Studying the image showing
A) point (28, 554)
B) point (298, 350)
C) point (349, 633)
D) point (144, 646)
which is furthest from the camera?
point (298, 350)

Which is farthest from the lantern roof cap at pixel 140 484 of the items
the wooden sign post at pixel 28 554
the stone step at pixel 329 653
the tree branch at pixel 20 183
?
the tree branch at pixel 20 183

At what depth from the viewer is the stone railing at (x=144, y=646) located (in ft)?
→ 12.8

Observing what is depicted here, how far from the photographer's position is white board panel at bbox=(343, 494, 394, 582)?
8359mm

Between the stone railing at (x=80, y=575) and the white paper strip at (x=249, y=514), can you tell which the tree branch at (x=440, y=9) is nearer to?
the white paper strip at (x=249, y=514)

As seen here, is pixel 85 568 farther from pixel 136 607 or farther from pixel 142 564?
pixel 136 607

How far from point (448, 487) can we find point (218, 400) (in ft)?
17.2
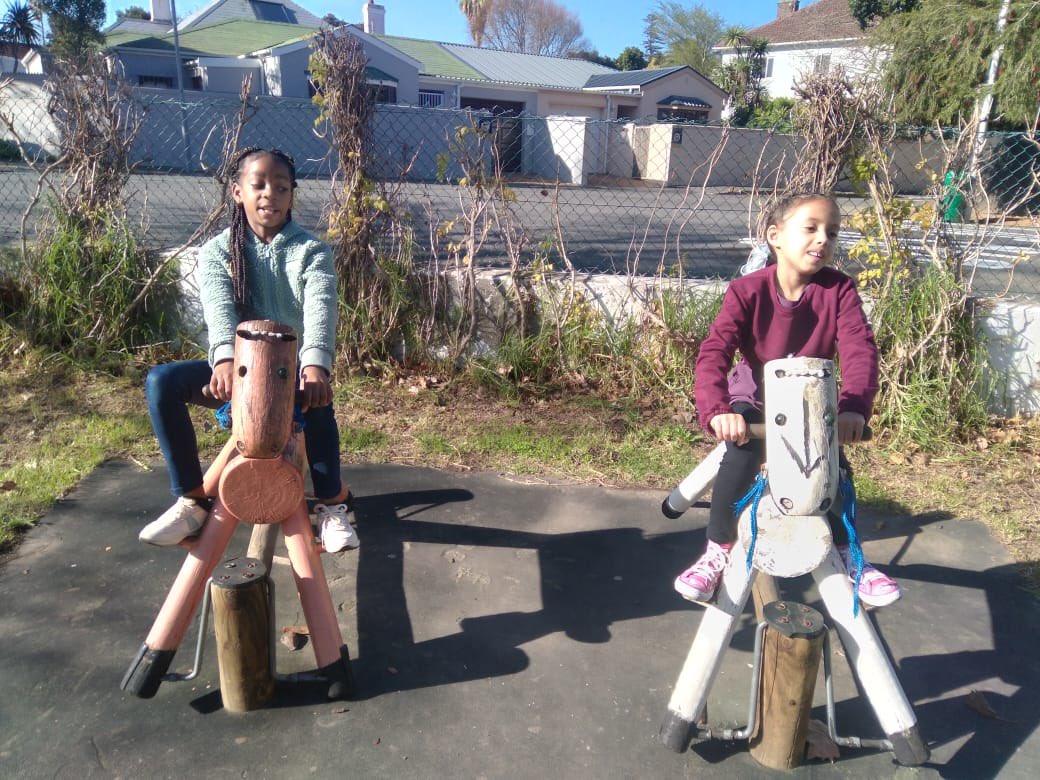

■ ■ ■

> **Stated task**
Copy the listing above verbatim, including every line and every answer. Leave out the picture.

> **Solution for this task**
Studying the image showing
A) point (28, 554)
B) point (298, 350)
C) point (349, 633)
D) point (144, 646)
which is furthest from the camera?
point (298, 350)

Which is farthest from the lantern roof cap at pixel 140 484 of the items
the wooden sign post at pixel 28 554
the stone step at pixel 329 653
the tree branch at pixel 20 183
?
the tree branch at pixel 20 183

At what depth from the viewer is the stone railing at (x=144, y=646) located (in ft)?
→ 12.8

Observing what is depicted here, how far from the photographer's position is white board panel at bbox=(343, 494, 394, 582)?
8359mm

Between the stone railing at (x=80, y=575) and the white paper strip at (x=249, y=514), can you tell which the tree branch at (x=440, y=9) is nearer to?
the white paper strip at (x=249, y=514)

As seen here, is pixel 85 568 farther from pixel 136 607 or farther from pixel 142 564?
pixel 136 607

How far from point (448, 487) can we find point (218, 400) (in ft)?
17.2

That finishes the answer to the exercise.